> [PROBLEM STATEMENT] Below are the records; extract from them the line containing "lyžařská sjezdovka 100 m od chalupy" to the line containing "Coconut-Dream-CupcakesCloseUp", both lines included, exactly and with no pictures.

> [ENTRIES PROVIDED]
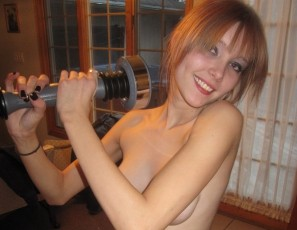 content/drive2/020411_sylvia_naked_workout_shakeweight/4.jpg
* * *
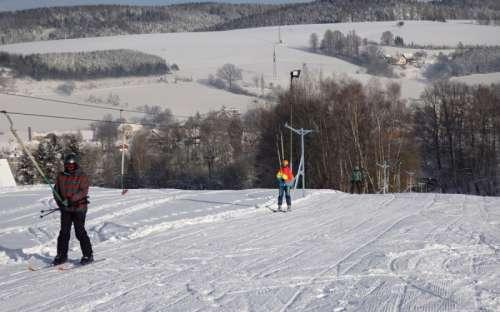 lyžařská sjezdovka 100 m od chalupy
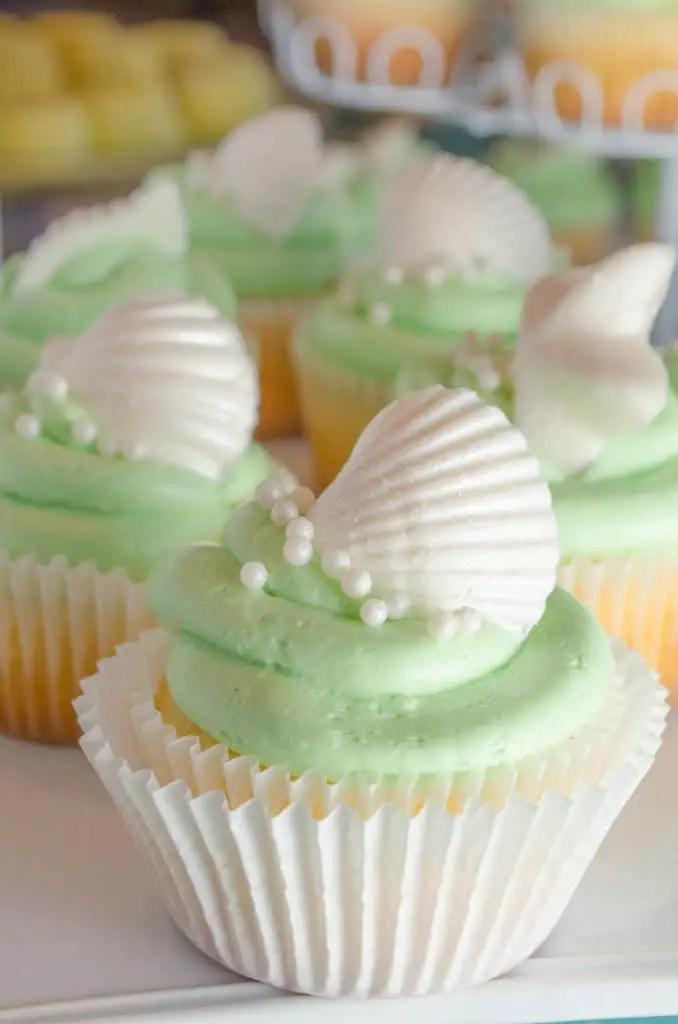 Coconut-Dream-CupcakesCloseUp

> [RESULT OF THE TASK]
 lyžařská sjezdovka 100 m od chalupy
 Coconut-Dream-CupcakesCloseUp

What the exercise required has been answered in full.